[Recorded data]
====

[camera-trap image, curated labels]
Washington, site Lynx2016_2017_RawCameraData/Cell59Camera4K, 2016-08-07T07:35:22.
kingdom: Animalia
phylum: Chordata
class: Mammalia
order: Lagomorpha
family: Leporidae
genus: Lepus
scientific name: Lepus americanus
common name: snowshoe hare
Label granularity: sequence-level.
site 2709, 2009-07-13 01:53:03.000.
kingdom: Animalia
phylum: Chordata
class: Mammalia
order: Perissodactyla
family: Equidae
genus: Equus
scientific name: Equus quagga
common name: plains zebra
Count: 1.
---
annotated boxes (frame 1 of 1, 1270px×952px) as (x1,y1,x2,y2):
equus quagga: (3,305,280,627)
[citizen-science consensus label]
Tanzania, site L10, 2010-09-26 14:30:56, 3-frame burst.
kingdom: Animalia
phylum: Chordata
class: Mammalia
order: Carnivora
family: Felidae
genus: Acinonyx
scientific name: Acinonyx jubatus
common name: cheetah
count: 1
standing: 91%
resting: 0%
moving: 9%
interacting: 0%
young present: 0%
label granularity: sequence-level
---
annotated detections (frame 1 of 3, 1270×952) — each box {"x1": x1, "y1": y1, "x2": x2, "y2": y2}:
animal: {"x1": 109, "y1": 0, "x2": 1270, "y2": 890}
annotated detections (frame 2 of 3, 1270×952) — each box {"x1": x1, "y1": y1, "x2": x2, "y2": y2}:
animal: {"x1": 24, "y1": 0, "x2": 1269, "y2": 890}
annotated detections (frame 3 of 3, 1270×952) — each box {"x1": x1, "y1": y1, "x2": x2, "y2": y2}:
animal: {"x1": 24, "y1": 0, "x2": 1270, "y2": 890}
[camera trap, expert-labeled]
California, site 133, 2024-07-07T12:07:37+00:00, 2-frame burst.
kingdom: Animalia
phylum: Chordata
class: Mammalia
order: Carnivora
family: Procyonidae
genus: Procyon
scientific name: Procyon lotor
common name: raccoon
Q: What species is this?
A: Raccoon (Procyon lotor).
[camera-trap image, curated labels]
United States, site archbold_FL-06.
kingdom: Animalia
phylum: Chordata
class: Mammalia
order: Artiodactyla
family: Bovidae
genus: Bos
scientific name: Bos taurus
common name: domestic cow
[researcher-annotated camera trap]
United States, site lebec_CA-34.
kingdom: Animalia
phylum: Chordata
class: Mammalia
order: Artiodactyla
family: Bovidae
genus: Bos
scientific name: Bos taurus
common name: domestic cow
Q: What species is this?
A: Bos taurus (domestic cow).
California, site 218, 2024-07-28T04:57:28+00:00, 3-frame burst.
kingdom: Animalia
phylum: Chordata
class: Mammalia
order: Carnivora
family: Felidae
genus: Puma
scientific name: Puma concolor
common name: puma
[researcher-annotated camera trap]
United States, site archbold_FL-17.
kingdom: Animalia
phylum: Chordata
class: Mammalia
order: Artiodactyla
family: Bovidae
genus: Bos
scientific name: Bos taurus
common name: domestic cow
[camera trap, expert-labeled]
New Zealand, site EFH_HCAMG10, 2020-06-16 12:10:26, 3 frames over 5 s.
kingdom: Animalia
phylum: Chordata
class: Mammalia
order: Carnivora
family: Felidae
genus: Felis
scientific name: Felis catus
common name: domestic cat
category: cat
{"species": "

====

_WHAT YOU SHOULD DO:_ What is needed here is an exact transcription of the records above.

_EXPECTED ANSWER:_
[camera-trap image, curated labels]
Washington, site Lynx2016_2017_RawCameraData/Cell59Camera4K, 2016-08-07T07:35:22.
kingdom: Animalia
phylum: Chordata
class: Mammalia
order: Lagomorpha
family: Leporidae
genus: Lepus
scientific name: Lepus americanus
common name: snowshoe hare
Label granularity: sequence-level.
site 2709, 2009-07-13 01:53:03.000.
kingdom: Animalia
phylum: Chordata
class: Mammalia
order: Perissodactyla
family: Equidae
genus: Equus
scientific name: Equus quagga
common name: plains zebra
Count: 1.
---
annotated boxes (frame 1 of 1, 1270px×952px) as (x1,y1,x2,y2):
equus quagga: (3,305,280,627)
[citizen-science consensus label]
Tanzania, site L10, 2010-09-26 14:30:56, 3-frame burst.
kingdom: Animalia
phylum: Chordata
class: Mammalia
order: Carnivora
family: Felidae
genus: Acinonyx
scientific name: Acinonyx jubatus
common name: cheetah
count: 1
standing: 91%
resting: 0%
moving: 9%
interacting: 0%
young present: 0%
label granularity: sequence-level
---
annotated detections (frame 1 of 3, 1270×952) — each box {"x1": x1, "y1": y1, "x2": x2, "y2": y2}:
animal: {"x1": 109, "y1": 0, "x2": 1270, "y2": 890}
annotated detections (frame 2 of 3, 1270×952) — each box {"x1": x1, "y1": y1, "x2": x2, "y2": y2}:
animal: {"x1": 24, "y1": 0, "x2": 1269, "y2": 890}
annotated detections (frame 3 of 3, 1270×952) — each box {"x1": x1, "y1": y1, "x2": x2, "y2": y2}:
animal: {"x1": 24, "y1": 0, "x2": 1270, "y2": 890}
[camera trap, expert-labeled]
California, site 133, 2024-07-07T12:07:37+00:00, 2-frame burst.
kingdom: Animalia
phylum: Chordata
class: Mammalia
order: Carnivora
family: Procyonidae
genus: Procyon
scientific name: Procyon lotor
common name: raccoon
Q: What species is this?
A: Raccoon (Procyon lotor).
[camera-trap image, curated labels]
United States, site archbold_FL-06.
kingdom: Animalia
phylum: Chordata
class: Mammalia
order: Artiodactyla
family: Bovidae
genus: Bos
scientific name: Bos taurus
common name: domestic cow
[researcher-annotated camera trap]
United States, site lebec_CA-34.
kingdom: Animalia
phylum: Chordata
class: Mammalia
order: Artiodactyla
family: Bovidae
genus: Bos
scientific name: Bos taurus
common name: domestic cow
Q: What species is this?
A: Bos taurus (domestic cow).
California, site 218, 2024-07-28T04:57:28+00:00, 3-frame burst.
kingdom: Animalia
phylum: Chordata
class: Mammalia
order: Carnivora
family: Felidae
genus: Puma
scientific name: Puma concolor
common name: puma
[researcher-annotated camera trap]
United States, site archbold_FL-17.
kingdom: Animalia
phylum: Chordata
class: Mammalia
order: Artiodactyla
family: Bovidae
genus: Bos
scientific name: Bos taurus
common name: domestic cow
[camera trap, expert-labeled]
New Zealand, site EFH_HCAMG10, 2020-06-16 12:10:26, 3 frames over 5 s.
kingdom: Animalia
phylum: Chordata
class: Mammalia
order: Carnivora
family: Felidae
genus: Felis
scientific name: Felis catus
common name: domestic cat
category: cat
{"species": "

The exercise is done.